Instrucciones =>
1. ¿Puedes imprimir el fragmento de la reseña que comienza con las palabras «Soto! Explore thyself!» y termina con «a ti mismo!»?
2. Selecciona y copia cada línea de los registros que contenga la palabra «face», distinguiendo entre mayúsculas y minúsculas.

Texto extraído =>
---
Poéticas

Decir la fascinación sin arruinarla

Jordi Doce reseña 'Crónicas de I.', de Teresa Soto, un poemario sutil, de silencios elocuentes y elipsis evasivas que van creando su propia atmósfera, hecha a medias de atención y extrañeza, de curiosidad y renuncia.

/ por Jordi Doce /

Decía Ezra Pound que los poemas eran «noticias que siguen siendo noticia, que nunca dejan de ser nuevas, novedad» (así, con este abanico de alternativas, puede traducirse la expresión original: news that stay news). Y de la misma forma que muchos empezamos a leer el periódico, esa fuente proverbial de actualidad, por su última página, también un libro de poemas se puede abrir o empezar por el final. Y si vamos al final de este nuevo poemario de Teresa Soto (Oviedo, 1982), Crónicas de I., a su Anexo, daremos con uno de sus motivos o fuentes explícitas: el poema 814 de Emily Dickinson (según la edición de Franklin), fechado en 1864, y que es una de esas cuartetas enigmáticas a las que tan aficionada era la poeta de Amherst:

Soto! Explore thyself!
Therein thyself shalt find
The ‘Undiscovered Continent’-
No Settler had the Mind.

Según la traducción de Enrique Goicoloea que se cita en el mismo Anexo:

¡Soto! ¡Explórate a ti mismo!
Pues dentro de ti encontrarás
el «Continente Desconocido»–
que ningún Colono llegó a imaginar.
---
Registros de preguntas espaciales =>
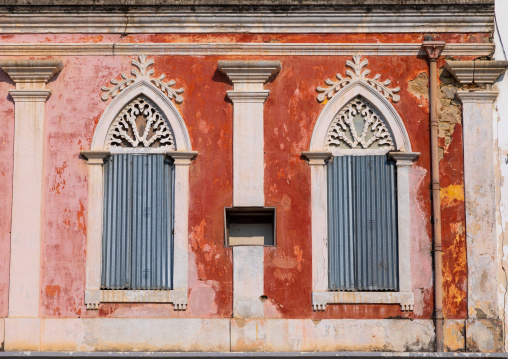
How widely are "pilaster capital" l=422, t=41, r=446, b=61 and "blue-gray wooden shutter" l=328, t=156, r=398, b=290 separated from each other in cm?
152

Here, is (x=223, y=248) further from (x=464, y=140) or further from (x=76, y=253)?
(x=464, y=140)

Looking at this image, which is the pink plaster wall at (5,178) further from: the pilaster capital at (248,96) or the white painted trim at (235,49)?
the pilaster capital at (248,96)

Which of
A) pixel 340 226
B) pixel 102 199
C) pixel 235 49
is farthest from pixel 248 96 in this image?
pixel 102 199

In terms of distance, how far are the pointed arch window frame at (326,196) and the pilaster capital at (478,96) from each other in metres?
0.90

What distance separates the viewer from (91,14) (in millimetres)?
14672

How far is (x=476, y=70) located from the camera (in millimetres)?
14492

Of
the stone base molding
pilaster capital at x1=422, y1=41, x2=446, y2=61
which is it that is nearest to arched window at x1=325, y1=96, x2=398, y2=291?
the stone base molding

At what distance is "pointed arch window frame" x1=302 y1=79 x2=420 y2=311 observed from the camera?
46.3 ft

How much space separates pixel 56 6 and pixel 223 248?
399 centimetres

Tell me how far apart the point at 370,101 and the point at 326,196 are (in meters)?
1.42

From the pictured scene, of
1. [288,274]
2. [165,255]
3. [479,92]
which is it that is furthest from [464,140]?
[165,255]

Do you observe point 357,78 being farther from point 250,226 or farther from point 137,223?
point 137,223

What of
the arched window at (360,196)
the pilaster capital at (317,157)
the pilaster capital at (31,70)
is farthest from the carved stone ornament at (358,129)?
the pilaster capital at (31,70)

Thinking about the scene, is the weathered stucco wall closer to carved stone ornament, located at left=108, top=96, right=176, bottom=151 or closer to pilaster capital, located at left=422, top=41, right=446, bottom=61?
pilaster capital, located at left=422, top=41, right=446, bottom=61
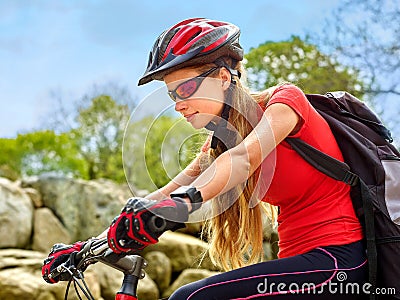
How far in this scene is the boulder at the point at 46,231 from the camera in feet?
41.1

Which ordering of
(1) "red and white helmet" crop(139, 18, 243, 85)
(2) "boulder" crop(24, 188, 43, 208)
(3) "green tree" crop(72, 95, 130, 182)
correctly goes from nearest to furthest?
(1) "red and white helmet" crop(139, 18, 243, 85) < (2) "boulder" crop(24, 188, 43, 208) < (3) "green tree" crop(72, 95, 130, 182)

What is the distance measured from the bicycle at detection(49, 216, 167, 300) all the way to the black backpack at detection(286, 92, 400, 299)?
2.19 ft

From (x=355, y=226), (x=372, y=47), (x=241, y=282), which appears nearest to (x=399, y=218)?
(x=355, y=226)

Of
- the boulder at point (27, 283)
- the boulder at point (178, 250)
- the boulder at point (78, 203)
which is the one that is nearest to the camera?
the boulder at point (27, 283)

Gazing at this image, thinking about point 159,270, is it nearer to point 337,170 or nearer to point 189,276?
point 189,276

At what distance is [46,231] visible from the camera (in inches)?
499

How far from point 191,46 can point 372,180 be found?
2.58 ft

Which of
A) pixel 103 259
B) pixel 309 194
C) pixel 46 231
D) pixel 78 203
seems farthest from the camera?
pixel 78 203

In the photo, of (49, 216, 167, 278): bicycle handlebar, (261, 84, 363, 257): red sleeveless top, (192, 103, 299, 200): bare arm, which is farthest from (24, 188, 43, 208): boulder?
(192, 103, 299, 200): bare arm

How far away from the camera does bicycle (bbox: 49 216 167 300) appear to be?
2.12 m

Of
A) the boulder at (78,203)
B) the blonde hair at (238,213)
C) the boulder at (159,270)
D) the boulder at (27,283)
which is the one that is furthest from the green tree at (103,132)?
the blonde hair at (238,213)

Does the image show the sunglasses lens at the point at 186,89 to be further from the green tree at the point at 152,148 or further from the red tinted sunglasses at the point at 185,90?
the green tree at the point at 152,148

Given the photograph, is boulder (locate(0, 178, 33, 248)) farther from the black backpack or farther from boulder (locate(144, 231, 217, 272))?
the black backpack

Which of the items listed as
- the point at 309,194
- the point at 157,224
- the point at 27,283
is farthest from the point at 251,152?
the point at 27,283
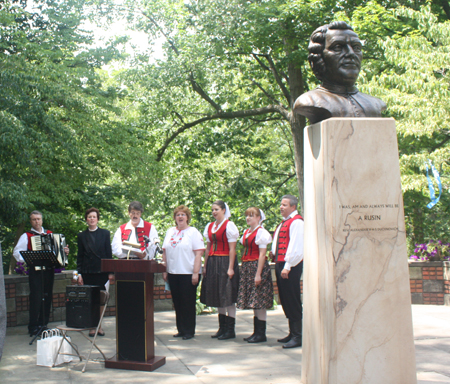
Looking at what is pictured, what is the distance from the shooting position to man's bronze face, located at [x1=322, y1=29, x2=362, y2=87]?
15.7 ft

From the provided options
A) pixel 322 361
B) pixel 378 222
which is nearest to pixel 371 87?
pixel 378 222

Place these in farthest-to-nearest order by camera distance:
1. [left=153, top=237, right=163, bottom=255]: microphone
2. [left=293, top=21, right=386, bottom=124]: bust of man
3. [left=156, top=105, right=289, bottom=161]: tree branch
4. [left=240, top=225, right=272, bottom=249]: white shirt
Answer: [left=156, top=105, right=289, bottom=161]: tree branch, [left=240, top=225, right=272, bottom=249]: white shirt, [left=153, top=237, right=163, bottom=255]: microphone, [left=293, top=21, right=386, bottom=124]: bust of man

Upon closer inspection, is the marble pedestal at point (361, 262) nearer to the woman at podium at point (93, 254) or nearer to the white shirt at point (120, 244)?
the white shirt at point (120, 244)

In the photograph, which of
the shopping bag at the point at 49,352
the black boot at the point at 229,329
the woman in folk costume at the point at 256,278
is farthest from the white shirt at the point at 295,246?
the shopping bag at the point at 49,352

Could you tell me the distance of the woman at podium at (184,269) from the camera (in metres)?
7.08

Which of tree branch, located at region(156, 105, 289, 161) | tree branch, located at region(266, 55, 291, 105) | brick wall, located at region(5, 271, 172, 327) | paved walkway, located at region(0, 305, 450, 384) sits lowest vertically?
paved walkway, located at region(0, 305, 450, 384)

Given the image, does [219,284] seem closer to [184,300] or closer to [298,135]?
[184,300]

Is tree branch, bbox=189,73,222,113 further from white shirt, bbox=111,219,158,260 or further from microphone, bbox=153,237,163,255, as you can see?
microphone, bbox=153,237,163,255

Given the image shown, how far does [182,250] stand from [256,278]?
1.15m

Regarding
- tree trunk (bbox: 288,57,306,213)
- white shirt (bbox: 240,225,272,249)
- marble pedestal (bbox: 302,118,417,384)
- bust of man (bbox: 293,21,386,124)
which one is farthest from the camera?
tree trunk (bbox: 288,57,306,213)

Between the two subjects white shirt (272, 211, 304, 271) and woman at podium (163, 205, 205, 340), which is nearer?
white shirt (272, 211, 304, 271)

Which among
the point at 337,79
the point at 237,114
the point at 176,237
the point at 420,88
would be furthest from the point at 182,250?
the point at 237,114

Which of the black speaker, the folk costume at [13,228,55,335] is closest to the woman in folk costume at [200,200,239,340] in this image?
the black speaker

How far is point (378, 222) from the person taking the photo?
14.7 ft
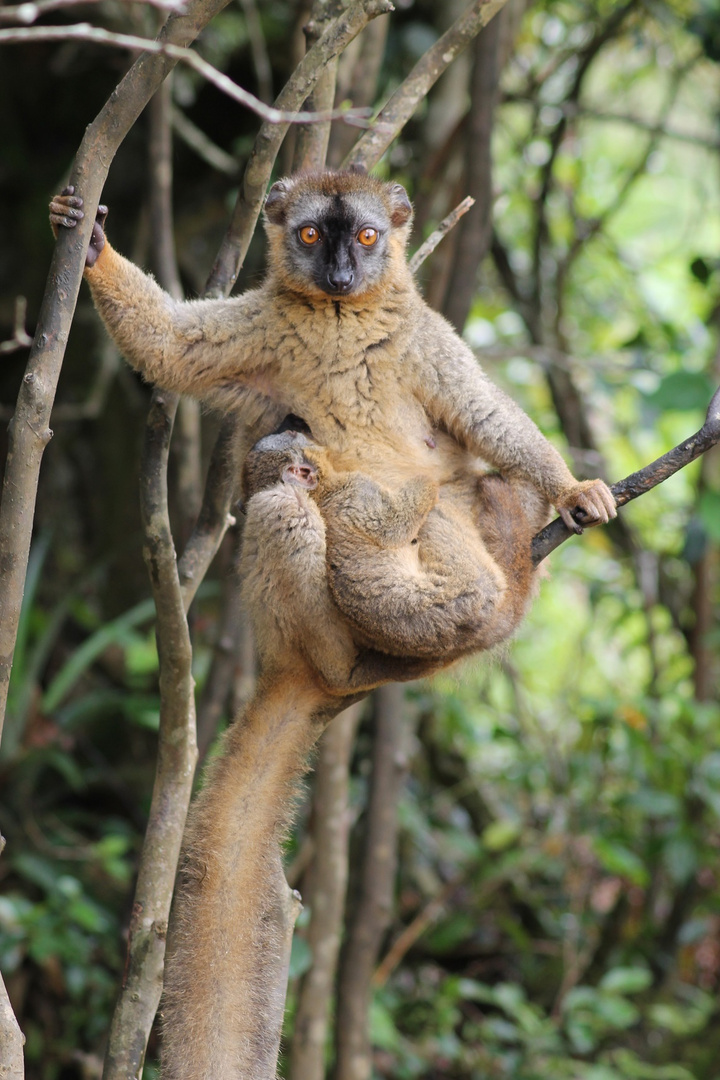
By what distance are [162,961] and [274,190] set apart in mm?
2567

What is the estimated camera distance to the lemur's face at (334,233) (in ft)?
11.5

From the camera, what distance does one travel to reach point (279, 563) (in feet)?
10.4

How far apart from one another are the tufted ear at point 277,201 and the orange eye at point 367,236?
329mm

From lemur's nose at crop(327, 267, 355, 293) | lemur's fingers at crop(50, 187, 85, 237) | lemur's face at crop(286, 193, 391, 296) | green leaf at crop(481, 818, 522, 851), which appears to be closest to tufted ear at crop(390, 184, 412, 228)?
lemur's face at crop(286, 193, 391, 296)

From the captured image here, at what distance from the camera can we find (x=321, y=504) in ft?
10.9

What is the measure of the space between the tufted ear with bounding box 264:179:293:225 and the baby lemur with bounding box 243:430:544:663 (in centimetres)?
90

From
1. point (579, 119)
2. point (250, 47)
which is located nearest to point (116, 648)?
point (250, 47)

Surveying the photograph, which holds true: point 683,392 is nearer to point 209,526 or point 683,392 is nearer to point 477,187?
point 477,187

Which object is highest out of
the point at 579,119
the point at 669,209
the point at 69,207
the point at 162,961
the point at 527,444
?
the point at 669,209

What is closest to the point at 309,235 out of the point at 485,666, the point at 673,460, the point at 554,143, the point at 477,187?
the point at 673,460

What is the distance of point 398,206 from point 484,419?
953mm

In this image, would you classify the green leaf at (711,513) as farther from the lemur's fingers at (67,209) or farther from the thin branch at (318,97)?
the lemur's fingers at (67,209)

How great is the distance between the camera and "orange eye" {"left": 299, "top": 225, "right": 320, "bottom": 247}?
11.8 feet

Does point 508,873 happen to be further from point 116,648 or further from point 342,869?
→ point 116,648
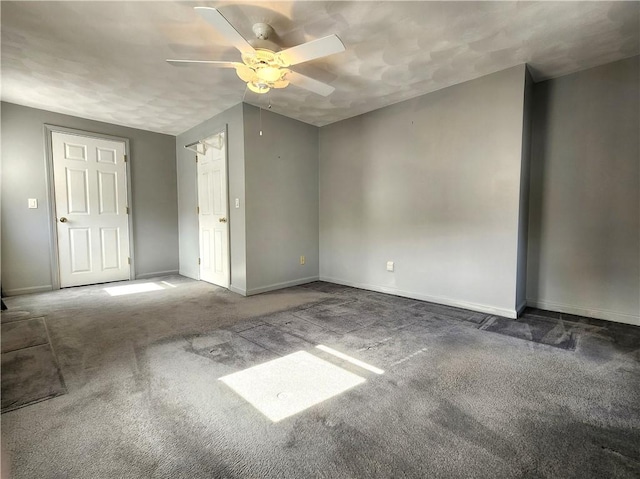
---
Respuestas por tarea =>
1.
Soto! Explore thyself!
Therein thyself shalt find
The ‘Undiscovered Continent’-
No Settler had the Mind.

Según la traducción de Enrique Goicoloea que se cita en el mismo Anexo:

¡Soto! ¡Explórate a ti mismo!

2.
Looking at what is pictured, what is the distance from the shooting position to man's bronze face, located at [x1=322, y1=29, x2=362, y2=87]?
What is the estimated camera distance to the lemur's face at (334,233) (in ft)?
From lemur's nose at crop(327, 267, 355, 293) | lemur's fingers at crop(50, 187, 85, 237) | lemur's face at crop(286, 193, 391, 296) | green leaf at crop(481, 818, 522, 851), which appears to be closest to tufted ear at crop(390, 184, 412, 228)?
lemur's face at crop(286, 193, 391, 296)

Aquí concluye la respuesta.